Jon Kabat-Zinn (the father of secular mindfulness) could have been talking about yoga when he said “As long as you are breathing there is more right with you than wrong with you”. But he wasn’t. He was (as I recall) talking about living with a chronic illness and finding a place of positivity from which all things might become possible. He didn’t over claim, he didn’t ask anyone to believe in miracles; he didn’t go on about the power of positive thought nor ‘mind over matter’. He simply asked for curiosity and openness.
And this is much more difficult than you might imagine!
The idea (or perhaps ideal!) of openness underlies my practice and has done for some time. Or rather, I’d like to think it does. This really is where I try to devote my energies and attention; the shapes are just a physical working out of this. My teacher often talks about creating space in the body as we move in and out of āsana, and I’m slowly coming to realise this is just the tool or the physical expression of something much deeper (I’m sure he teaches that too if I was open to listen…).

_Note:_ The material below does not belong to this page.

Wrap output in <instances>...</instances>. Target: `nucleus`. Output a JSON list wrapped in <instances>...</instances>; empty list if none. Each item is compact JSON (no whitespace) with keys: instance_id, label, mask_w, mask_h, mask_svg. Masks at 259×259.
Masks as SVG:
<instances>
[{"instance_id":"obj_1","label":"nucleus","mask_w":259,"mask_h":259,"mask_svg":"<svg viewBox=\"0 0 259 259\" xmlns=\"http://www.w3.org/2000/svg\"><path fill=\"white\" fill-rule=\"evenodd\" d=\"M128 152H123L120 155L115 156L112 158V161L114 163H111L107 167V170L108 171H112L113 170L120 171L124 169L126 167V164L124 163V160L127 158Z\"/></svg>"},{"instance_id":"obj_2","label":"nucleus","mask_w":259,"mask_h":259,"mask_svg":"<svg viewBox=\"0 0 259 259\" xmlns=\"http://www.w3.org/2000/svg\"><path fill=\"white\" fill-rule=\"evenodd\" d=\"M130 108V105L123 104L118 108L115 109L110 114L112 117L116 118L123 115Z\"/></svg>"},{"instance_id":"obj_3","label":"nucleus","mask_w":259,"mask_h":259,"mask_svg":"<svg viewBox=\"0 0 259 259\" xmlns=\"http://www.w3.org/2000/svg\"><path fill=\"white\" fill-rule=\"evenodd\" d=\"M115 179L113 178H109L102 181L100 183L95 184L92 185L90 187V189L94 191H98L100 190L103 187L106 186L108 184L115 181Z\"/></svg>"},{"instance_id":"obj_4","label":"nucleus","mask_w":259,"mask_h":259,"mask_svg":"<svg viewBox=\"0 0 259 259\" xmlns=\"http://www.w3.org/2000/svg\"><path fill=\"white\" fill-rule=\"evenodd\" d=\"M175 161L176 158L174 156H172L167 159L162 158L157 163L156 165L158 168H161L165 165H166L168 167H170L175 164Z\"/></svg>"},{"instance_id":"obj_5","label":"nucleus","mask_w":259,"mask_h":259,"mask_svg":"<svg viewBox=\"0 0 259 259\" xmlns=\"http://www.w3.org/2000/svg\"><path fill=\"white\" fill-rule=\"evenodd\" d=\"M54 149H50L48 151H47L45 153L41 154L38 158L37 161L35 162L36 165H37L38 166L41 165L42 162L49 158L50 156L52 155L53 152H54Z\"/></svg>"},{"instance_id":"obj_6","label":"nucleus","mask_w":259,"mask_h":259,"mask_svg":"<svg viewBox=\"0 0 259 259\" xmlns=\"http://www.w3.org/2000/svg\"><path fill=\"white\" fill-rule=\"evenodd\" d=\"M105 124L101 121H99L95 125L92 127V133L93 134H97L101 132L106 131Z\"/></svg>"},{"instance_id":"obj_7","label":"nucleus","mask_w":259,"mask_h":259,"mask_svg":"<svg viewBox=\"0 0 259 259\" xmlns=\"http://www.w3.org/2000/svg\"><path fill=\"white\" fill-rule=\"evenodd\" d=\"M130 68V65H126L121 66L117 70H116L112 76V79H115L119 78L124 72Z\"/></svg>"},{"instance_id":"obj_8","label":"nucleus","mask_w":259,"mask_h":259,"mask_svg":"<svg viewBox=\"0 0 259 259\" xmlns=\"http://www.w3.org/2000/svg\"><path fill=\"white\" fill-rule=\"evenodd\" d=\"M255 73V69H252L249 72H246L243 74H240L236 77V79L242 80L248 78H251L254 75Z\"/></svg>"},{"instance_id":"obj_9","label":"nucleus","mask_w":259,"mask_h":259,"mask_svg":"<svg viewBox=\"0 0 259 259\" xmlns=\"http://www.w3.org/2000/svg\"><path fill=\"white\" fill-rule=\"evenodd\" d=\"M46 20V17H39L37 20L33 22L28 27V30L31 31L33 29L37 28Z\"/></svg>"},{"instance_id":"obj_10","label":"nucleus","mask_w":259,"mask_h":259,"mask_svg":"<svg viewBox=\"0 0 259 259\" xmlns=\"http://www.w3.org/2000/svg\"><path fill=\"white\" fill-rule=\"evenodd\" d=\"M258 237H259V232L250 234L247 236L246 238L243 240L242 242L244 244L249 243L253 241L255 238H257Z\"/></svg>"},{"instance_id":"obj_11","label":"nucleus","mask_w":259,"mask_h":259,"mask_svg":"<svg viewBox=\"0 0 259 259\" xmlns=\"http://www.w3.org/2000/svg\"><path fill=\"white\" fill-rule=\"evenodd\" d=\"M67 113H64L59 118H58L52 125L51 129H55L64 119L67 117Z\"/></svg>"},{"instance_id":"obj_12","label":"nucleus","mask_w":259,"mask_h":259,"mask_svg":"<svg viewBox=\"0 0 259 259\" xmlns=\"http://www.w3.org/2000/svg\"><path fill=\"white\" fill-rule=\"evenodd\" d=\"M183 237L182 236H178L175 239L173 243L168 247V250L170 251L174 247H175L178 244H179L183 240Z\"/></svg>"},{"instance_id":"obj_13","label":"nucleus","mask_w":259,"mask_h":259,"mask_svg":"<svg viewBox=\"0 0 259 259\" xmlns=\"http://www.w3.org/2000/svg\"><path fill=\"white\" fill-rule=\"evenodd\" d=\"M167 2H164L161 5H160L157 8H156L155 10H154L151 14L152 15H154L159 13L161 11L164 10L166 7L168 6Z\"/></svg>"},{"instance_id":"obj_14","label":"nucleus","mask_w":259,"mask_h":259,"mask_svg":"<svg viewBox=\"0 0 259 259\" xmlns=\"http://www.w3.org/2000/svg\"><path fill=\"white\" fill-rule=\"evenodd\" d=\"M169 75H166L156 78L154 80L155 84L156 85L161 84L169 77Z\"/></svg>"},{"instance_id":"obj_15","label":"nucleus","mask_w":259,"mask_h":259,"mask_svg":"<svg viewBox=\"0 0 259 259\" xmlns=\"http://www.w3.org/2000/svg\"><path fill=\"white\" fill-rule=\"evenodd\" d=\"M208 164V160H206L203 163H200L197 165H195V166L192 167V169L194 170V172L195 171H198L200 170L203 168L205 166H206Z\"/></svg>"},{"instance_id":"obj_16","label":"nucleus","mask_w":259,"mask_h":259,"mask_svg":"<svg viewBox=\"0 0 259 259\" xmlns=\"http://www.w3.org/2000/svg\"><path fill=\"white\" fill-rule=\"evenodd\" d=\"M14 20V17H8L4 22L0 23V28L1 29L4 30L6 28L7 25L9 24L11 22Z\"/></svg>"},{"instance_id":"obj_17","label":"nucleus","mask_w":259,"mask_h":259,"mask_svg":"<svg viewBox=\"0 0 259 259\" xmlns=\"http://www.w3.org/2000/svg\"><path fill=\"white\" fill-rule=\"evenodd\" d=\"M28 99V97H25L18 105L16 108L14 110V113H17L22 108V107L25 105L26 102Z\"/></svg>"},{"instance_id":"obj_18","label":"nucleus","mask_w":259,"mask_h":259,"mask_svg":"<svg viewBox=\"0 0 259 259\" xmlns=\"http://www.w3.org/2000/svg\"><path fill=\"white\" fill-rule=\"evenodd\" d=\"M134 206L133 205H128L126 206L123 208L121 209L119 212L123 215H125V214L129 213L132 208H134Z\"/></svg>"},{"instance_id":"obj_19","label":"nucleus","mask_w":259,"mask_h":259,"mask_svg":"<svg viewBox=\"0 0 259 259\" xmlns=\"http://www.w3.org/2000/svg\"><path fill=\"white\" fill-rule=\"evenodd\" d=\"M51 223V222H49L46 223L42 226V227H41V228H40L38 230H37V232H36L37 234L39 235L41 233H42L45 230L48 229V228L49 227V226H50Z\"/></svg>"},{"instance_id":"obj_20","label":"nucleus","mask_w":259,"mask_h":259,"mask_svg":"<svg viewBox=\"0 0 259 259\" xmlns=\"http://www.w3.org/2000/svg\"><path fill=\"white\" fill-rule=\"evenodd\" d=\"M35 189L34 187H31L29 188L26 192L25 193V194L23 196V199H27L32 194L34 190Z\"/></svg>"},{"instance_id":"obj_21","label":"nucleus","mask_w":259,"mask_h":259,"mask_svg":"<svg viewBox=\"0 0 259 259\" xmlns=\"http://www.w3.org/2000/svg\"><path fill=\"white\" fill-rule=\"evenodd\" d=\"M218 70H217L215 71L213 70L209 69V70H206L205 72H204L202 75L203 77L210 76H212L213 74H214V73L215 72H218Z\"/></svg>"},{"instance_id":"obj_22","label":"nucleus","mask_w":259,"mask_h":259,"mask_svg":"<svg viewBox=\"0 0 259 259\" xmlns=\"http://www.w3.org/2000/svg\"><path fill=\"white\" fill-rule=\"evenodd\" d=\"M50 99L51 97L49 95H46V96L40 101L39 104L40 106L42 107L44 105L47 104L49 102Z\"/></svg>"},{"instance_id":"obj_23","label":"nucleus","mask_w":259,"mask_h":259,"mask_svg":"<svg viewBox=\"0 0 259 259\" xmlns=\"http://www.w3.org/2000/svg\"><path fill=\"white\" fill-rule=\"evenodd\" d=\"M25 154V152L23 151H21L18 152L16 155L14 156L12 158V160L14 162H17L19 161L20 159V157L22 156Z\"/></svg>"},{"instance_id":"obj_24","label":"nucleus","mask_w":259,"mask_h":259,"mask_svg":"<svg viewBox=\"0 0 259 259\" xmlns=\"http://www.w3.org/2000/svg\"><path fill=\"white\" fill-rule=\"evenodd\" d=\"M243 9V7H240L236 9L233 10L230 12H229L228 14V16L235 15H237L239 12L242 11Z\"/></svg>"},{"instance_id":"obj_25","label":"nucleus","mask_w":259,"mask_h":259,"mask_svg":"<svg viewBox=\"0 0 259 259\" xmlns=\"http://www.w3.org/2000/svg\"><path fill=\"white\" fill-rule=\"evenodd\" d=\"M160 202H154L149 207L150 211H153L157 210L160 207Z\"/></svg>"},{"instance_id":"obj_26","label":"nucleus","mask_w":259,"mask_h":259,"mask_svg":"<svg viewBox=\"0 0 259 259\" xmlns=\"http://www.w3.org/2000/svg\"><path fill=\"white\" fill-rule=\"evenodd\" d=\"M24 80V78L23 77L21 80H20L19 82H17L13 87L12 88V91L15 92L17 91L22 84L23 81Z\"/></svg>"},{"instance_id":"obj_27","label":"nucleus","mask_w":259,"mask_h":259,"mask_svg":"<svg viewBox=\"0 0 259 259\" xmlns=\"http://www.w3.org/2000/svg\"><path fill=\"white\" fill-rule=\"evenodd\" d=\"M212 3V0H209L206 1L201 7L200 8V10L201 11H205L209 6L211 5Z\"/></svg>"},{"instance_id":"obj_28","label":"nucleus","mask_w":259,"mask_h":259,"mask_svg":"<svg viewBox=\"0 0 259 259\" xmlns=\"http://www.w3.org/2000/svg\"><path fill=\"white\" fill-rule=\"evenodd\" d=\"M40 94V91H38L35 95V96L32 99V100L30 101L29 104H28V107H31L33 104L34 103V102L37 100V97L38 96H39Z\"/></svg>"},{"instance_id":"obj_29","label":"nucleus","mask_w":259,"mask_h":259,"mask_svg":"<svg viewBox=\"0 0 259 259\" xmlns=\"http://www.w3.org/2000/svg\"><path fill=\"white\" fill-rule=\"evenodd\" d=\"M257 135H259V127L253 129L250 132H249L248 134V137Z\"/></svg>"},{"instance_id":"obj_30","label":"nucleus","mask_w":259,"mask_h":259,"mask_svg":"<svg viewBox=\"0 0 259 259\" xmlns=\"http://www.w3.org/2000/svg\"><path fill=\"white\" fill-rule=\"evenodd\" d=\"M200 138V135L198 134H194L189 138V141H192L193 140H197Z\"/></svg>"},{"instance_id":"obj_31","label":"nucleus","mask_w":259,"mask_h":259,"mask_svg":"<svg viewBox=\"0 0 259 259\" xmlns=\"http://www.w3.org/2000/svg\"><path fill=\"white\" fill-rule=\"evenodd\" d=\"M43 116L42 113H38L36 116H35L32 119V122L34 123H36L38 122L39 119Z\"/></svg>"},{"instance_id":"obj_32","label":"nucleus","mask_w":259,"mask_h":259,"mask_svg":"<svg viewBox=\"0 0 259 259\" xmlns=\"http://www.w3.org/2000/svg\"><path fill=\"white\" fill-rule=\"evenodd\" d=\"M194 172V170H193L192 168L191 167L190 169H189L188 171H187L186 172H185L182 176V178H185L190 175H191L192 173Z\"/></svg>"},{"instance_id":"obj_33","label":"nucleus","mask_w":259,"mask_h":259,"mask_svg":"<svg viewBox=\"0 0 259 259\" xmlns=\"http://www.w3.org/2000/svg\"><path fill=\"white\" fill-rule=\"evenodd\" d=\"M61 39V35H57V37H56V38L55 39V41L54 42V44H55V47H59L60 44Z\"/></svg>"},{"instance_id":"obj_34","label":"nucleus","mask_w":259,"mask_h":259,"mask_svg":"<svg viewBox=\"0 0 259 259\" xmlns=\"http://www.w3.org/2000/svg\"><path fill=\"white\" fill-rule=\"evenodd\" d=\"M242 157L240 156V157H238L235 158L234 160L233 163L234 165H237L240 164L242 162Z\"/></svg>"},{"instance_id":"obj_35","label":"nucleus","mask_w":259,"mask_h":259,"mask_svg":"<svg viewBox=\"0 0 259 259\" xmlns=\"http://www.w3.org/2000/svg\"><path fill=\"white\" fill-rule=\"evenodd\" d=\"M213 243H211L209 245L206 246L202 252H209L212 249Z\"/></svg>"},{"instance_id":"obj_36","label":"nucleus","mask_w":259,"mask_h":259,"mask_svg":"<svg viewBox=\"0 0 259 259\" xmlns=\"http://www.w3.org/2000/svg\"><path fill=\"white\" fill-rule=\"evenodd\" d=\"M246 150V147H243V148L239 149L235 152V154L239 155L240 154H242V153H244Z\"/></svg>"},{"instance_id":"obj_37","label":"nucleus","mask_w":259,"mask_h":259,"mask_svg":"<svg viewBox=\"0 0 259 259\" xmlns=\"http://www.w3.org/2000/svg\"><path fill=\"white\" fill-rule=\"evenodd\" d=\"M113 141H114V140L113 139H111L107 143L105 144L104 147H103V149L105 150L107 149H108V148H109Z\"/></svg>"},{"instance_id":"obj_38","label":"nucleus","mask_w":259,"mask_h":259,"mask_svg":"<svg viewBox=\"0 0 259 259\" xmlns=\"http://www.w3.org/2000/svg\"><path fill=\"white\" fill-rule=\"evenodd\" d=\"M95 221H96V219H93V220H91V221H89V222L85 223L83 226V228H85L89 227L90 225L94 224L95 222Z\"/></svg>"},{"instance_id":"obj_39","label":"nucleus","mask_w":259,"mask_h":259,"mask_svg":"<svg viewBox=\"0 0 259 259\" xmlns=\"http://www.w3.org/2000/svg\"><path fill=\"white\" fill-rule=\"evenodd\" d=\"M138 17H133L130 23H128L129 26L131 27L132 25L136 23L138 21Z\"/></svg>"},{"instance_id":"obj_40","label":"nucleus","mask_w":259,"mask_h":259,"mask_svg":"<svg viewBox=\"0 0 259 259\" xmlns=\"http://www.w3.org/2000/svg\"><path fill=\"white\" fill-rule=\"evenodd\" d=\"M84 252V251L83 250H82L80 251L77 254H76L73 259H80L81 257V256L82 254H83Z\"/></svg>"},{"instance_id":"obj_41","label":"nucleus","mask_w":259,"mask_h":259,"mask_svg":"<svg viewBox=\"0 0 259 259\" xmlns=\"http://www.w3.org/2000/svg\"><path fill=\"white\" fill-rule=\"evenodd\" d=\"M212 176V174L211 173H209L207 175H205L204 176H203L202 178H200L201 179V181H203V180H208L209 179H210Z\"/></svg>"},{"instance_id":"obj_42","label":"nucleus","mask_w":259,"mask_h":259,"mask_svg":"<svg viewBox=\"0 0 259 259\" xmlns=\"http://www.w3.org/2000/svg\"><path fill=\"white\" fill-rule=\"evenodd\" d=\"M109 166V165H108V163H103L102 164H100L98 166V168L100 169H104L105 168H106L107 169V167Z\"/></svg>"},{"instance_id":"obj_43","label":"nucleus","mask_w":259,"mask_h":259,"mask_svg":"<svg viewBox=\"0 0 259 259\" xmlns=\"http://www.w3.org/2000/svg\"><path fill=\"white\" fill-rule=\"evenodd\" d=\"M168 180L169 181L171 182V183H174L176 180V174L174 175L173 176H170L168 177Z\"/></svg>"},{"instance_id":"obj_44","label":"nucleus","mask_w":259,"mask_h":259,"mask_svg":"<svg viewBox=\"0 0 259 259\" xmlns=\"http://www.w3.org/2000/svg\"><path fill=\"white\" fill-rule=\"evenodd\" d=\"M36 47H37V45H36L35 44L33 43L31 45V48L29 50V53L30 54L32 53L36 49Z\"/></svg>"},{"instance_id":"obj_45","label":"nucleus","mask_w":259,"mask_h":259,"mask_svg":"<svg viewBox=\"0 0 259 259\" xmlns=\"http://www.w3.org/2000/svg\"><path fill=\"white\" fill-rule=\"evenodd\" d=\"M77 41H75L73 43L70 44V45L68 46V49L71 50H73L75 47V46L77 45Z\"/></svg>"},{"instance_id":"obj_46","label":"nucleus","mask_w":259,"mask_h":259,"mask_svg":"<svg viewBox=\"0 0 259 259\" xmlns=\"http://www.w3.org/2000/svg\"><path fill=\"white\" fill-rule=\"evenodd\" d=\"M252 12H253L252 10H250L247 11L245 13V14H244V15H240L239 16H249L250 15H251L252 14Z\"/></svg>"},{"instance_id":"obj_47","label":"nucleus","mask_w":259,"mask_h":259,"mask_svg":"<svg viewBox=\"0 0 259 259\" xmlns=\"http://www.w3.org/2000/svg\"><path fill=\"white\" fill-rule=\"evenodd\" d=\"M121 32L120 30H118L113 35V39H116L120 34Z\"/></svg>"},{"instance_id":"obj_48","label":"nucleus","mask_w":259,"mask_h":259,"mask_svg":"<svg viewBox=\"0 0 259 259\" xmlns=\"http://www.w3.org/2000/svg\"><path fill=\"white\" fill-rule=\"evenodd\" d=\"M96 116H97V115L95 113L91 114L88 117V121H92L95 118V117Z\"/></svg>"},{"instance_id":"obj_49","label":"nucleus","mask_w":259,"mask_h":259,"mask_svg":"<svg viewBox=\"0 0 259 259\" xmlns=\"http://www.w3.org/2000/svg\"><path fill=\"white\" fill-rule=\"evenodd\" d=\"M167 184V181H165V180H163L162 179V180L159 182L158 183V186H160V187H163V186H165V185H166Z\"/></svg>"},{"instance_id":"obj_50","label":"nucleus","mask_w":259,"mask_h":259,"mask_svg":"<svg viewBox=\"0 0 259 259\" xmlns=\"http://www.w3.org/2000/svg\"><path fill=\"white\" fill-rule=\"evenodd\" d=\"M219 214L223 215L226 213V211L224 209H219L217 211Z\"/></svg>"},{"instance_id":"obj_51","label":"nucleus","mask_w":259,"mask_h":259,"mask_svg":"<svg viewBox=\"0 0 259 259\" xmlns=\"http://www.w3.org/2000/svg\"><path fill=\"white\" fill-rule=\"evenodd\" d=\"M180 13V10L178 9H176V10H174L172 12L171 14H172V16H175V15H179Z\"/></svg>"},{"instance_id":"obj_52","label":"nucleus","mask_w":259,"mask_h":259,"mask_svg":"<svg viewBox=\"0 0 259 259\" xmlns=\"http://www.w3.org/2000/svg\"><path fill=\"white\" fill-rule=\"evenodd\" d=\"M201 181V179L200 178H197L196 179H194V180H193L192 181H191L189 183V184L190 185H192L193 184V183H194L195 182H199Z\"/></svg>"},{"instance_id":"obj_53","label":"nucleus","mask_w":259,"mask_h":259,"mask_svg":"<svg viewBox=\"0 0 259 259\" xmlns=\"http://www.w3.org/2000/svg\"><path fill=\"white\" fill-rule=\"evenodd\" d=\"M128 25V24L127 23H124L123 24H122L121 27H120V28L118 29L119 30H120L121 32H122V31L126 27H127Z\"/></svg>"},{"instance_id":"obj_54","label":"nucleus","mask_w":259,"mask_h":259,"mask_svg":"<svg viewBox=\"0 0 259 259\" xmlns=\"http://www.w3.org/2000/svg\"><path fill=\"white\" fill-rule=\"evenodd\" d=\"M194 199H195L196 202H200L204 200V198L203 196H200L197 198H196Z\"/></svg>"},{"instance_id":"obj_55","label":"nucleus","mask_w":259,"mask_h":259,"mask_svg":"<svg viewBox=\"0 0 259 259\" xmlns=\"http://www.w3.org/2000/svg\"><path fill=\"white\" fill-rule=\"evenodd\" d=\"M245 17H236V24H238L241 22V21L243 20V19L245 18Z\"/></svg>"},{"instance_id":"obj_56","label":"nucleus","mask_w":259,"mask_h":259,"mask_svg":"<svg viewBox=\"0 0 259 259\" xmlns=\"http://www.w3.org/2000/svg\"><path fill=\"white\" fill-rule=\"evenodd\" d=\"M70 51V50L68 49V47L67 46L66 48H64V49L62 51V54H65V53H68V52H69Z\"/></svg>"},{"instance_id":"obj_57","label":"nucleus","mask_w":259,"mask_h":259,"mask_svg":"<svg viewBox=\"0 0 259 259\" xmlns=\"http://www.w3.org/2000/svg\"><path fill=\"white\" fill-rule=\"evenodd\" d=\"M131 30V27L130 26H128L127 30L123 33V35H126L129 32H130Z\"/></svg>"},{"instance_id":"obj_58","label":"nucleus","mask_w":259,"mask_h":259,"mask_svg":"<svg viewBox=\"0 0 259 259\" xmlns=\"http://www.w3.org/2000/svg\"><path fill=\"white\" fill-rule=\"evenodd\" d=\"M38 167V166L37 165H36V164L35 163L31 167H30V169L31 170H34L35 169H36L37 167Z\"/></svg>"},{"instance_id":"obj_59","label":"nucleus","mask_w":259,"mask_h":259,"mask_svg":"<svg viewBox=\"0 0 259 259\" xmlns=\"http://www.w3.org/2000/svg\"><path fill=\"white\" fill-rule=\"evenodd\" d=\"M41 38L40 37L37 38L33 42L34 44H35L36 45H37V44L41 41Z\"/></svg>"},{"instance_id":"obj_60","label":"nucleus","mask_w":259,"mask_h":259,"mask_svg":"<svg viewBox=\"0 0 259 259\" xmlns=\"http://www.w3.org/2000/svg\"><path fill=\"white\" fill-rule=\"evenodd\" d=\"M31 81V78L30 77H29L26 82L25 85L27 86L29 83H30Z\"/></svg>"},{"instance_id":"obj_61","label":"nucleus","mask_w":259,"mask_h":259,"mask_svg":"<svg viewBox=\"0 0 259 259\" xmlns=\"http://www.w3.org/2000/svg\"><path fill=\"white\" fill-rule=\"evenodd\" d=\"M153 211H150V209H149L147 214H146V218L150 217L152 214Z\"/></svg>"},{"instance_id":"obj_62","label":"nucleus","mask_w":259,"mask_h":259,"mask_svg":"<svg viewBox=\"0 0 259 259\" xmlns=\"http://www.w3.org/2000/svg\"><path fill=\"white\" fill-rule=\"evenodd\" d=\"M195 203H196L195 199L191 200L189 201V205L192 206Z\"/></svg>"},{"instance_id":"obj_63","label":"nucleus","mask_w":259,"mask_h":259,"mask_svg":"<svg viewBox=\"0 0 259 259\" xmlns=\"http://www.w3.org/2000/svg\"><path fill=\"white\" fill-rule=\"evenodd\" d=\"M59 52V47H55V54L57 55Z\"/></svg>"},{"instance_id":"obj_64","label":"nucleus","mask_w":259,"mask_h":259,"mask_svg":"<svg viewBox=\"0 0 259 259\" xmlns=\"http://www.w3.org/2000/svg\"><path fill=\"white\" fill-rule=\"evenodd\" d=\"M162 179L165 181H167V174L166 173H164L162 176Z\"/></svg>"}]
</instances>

Last summer TT really made me confront idea(l)s of openness. Being open to learning, exploring, questioning and reassessing, trying and trying again, keeping faith in the process and in myself. Also open to others, to witnessing their fragilities and uncertainties, to meeting their foibles with equanimity, and — for me the hardest of all — allowing them to pick and probe at my choices, my tendencies and my knowledge as I offered it all up for inspection as though I were presenting something much less initimate than my essence.
Since then Yoga seems to me essentially a practice of remaining open. Or rather a practice of summoning up the courage and curiosity to open again and again after each natural contraction back into safety, privacy, boundedness.
As often I feel on the edge of realising something quite profound. But only if I dare to dive into the depths.